There are plenty of women in the village who assert the value of polygamy. Take Rabietu and Setu, the two wives of Harouna the Nurse. Setu finds my questioning a bit close to the bone. But Rabietu, who is generally more rambunctious, is delighted to rise to my challenge.
So how did she feel about becoming the second wife of a man rather than the one and only? ‘It was my destiny. When you’re in love that’s what matters.’ But when you’re embarking on such a marriage do you size up the first wife to see if you’re going to be able to get on with her? ‘It’s the man who chooses. It’s up to us to sort it out and get on with each other. We’re together all the time, after all – we have to be the best of friends. She can look after my children while I’m at work. It’s like we’re children of the same mother.’ But what about when your husband is ‘with’ the other wife – doesn’t that hurt? ‘We’re used to it.’ Ah, but how did it feel at the start? (Laughter) ‘In the beginning it’s tough, it’s true, but you get used to it.’

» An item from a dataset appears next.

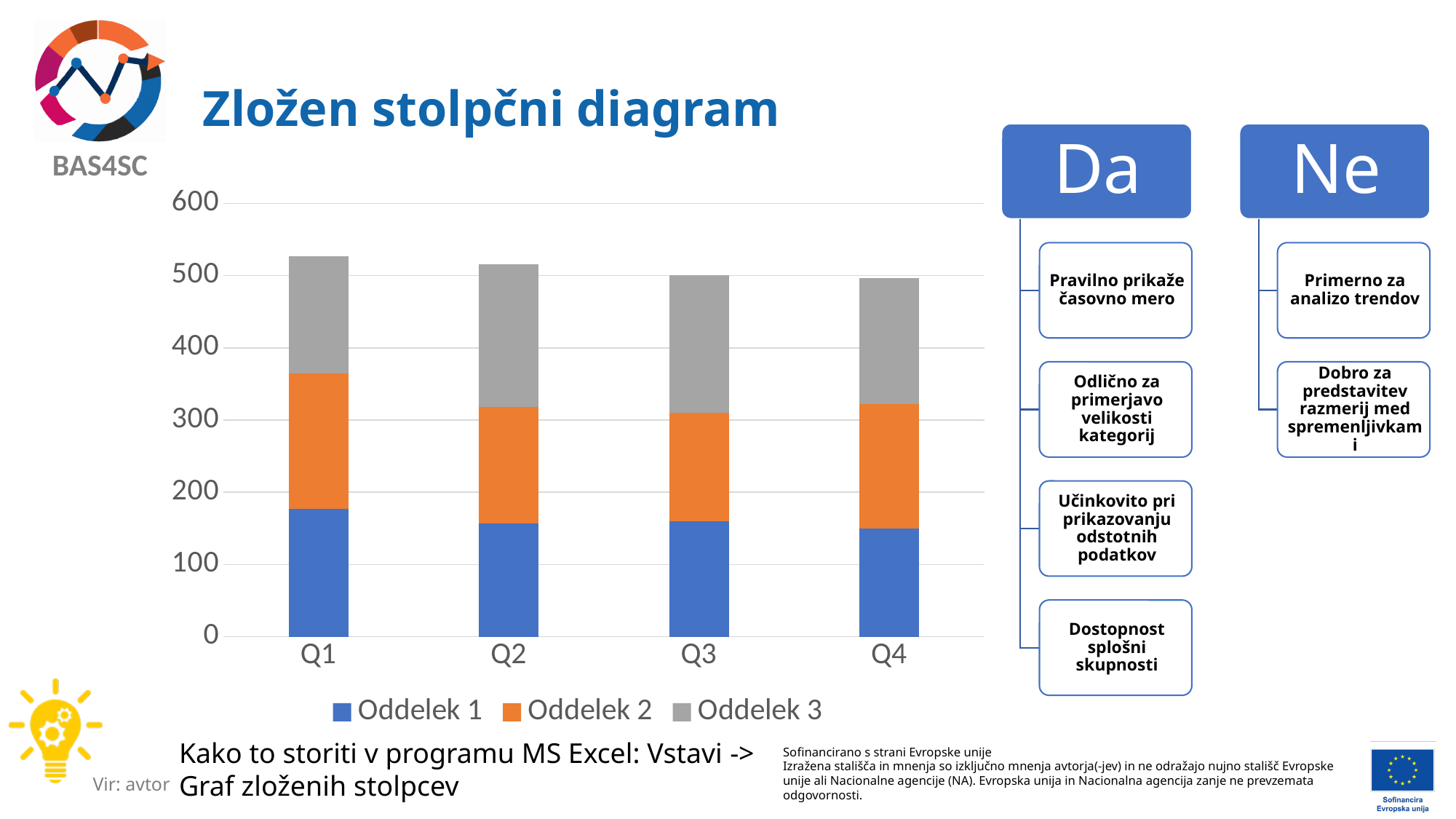
What kind of chart is shown on the slide? stacked bar chart How many categories are shown on the x axis of the chart? 4 What is the title of the slide containing the chart? Zložen stolpčni diagram Which is larger: the value for Oddelek 1 in Q1 or the value for Oddelek 1 in Q4? Q1 Do the total stacked values rise or fall from Q1 to Q4? fall Is the total stacked value for Q4 greater or less than 600? less Is the total stacked value for Q2 greater or less than 400? greater Is the total stacked value for Q1 greater or less than 500? greater Which series is shown in orange in the chart? Oddelek 2 How many series does the chart legend list? 3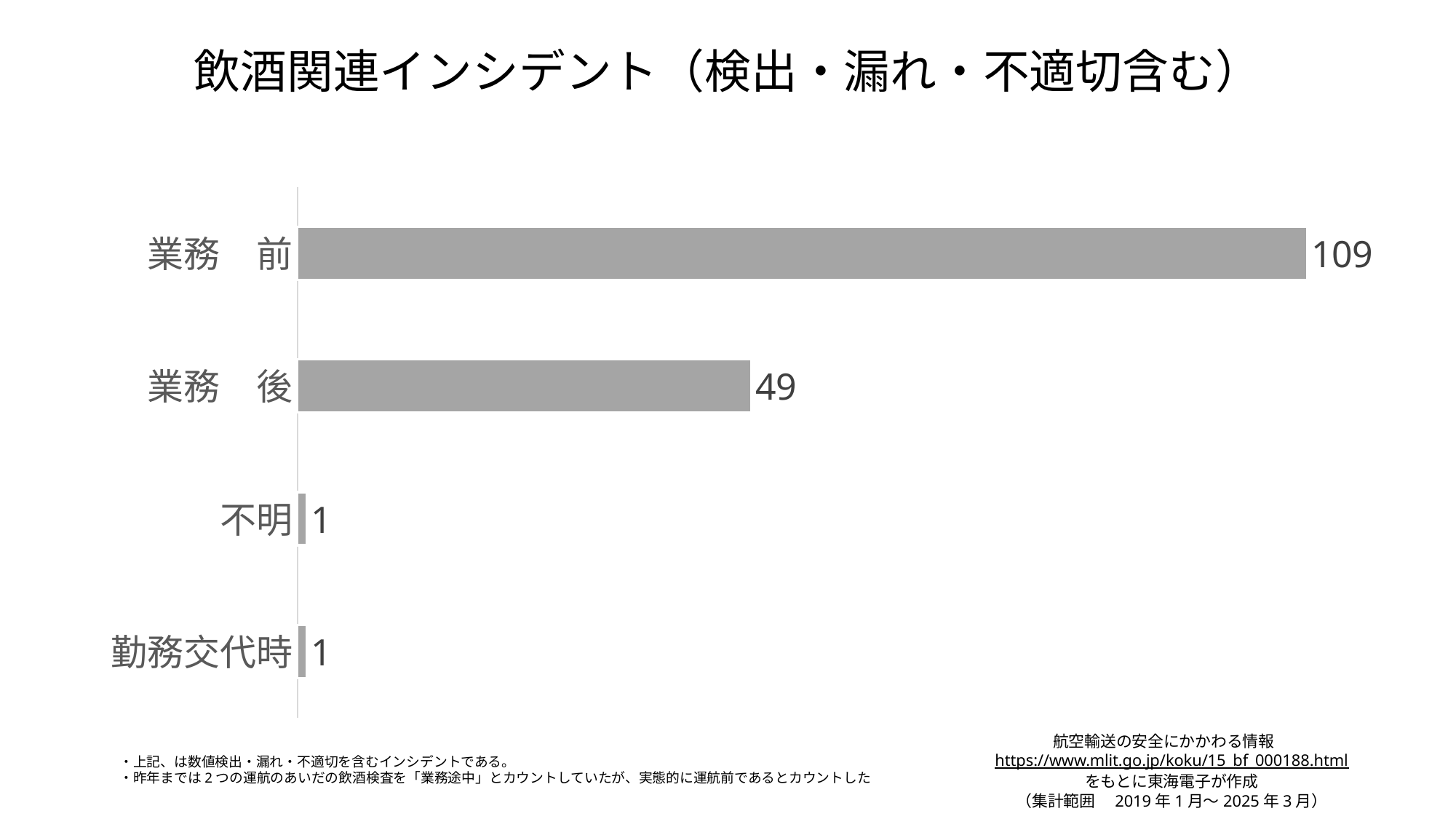
Which is larger, the value for 業務 後 or the value for 不明? 業務 後 What kind of chart is shown on the slide? Bar chart What colour are the bars in the chart? Grey Which category has the highest value? 業務 前 What is the value for 勤務交代時? 1 What is the value for 業務 後? 49 What is the difference between the values for 業務 前 and 業務 後? 60 What is the total of all four values shown in the chart? 160 How many categories are shown in the chart? 4 What is the title of the chart on the slide? 飲酒関連インシデント（検出・漏れ・不適切含む） What is the value for 不明? 1 What is the value for 業務 前? 109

Rabietu is quite tickled by the idea of corresponding with a Western woman about the virtues of polygamy. Nevertheless she thinks the practice will decline over time on economic grounds alone as men recognize they don’t need more wives and children just to survive. ‘And though I’m happy with it, more and more women are objecting.’ Rabietu confirms what Zenabou implies – that a man generally won’t consult his first wife about taking a second. In extreme cases she may know nothing about it until the day of the marriage itself.
The real test of these women’s attitude to polygamy, it seems to me, is whether they want their children to enter polygamous marriages. Rabietu says she would advise hers against it, if only on economic grounds. Mariama says she’d wanted monogamy for herself but had been given no option. ‘There’s no way any of my children are going to enter a polygamous marriage.’

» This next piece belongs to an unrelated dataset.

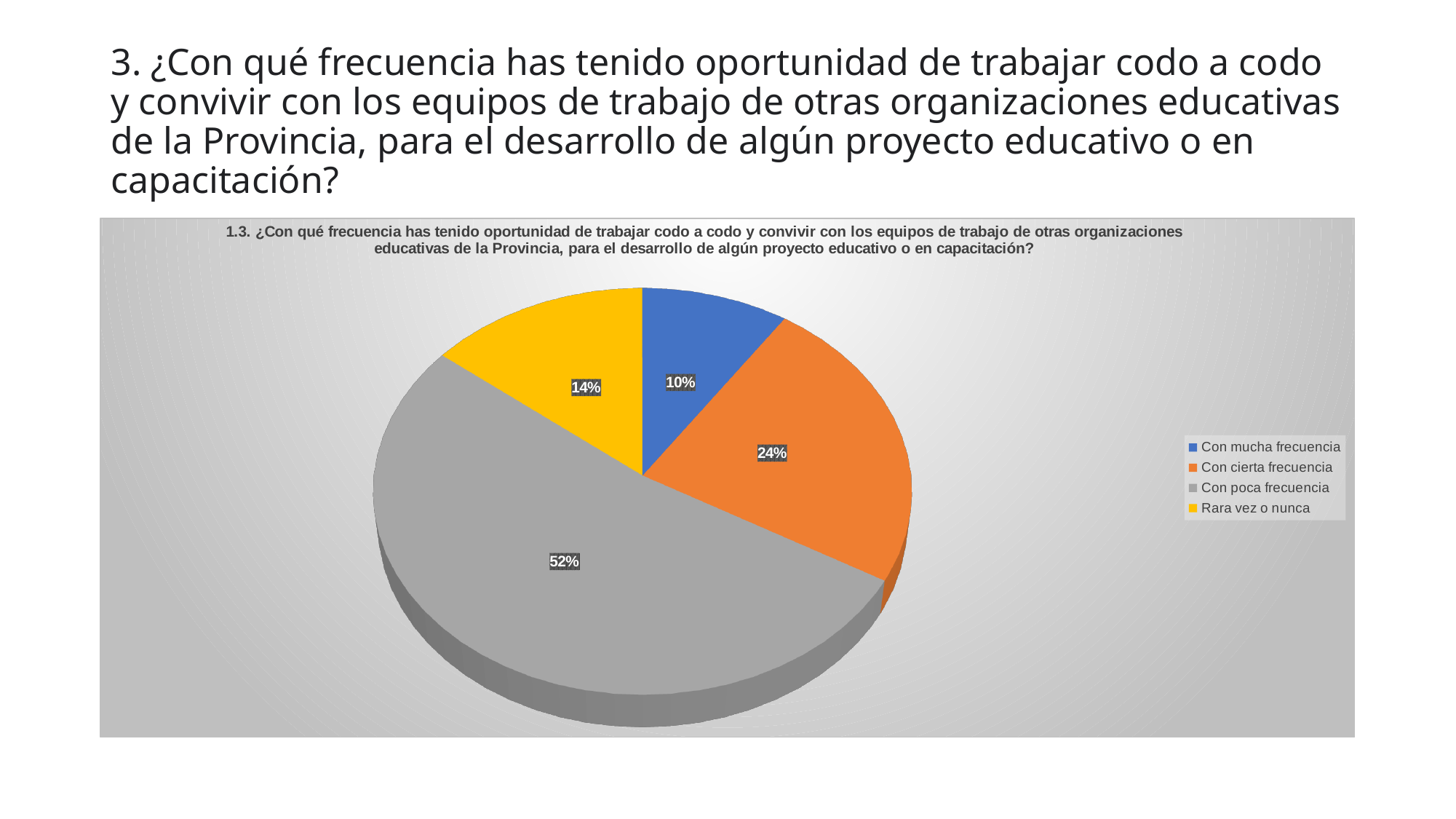
What share of the pie does "Con mucha frecuencia" represent? 10% What share of the pie does "Rara vez o nunca" represent? 14% What kind of chart is shown on the slide? pie chart What colour is the slice for "Rara vez o nunca"? yellow Which category has the largest slice of the pie? Con poca frecuencia Which category has the smallest slice of the pie? Con mucha frecuencia How many entries does the legend list? 4 What share of the pie does "Con poca frecuencia" represent? 52% Which is larger, the slice for "Rara vez o nunca" or the slice for "Con mucha frecuencia"? Rara vez o nunca How many categories does the pie chart have? 4 What is the difference in percentage points between "Con poca frecuencia" and "Con cierta frecuencia"? 28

She is not likely to encounter the problem with her son Omaru, who is clear he will only marry one woman. That is the view of all the teenage boys and younger men with whom I broach the subject. They see polygamy as an old-fashioned practice which is beginning to die out along with the animist religious traditions of the village.
Why should the old animist beliefs have been eclipsed so completely by Islam and Christianity? You can’t put the transformation down to the innate evangelical power of the One God religions – after all, people here proved immune to decades of French colonial education and missionary work.
My own guess is that it’s part of the whole package of modernization. The villagers are clear that they need a spiritual dimension to their lives. But the old ways are just not holding: the new religions have an external validation which the old sacrificial rites no longer retain.
The village is gearing up for a big animist funeral when I leave – to mourn the death of one of its most distinguished elders, blind Gyerban, whom I remember well from ten years ago. But it is almost like his funeral is the last hurrah for the old religion. Gyerban’s son Raphael, also now blind, was a convert long ago to Catholicism – he built the church and was the rock around which the Christian community in the village grew. But his father remained resolutely animist throughout his life. Until, that is, his final illness, when he agreed to be baptized. Perhaps he was just sensibly hedging his bets in the style of King Charles II, who became a Catholic on his deathbed. But it doesn’t seem too fanciful to think of his conversion as the last nail in the coffin of Sabtenga’s animism.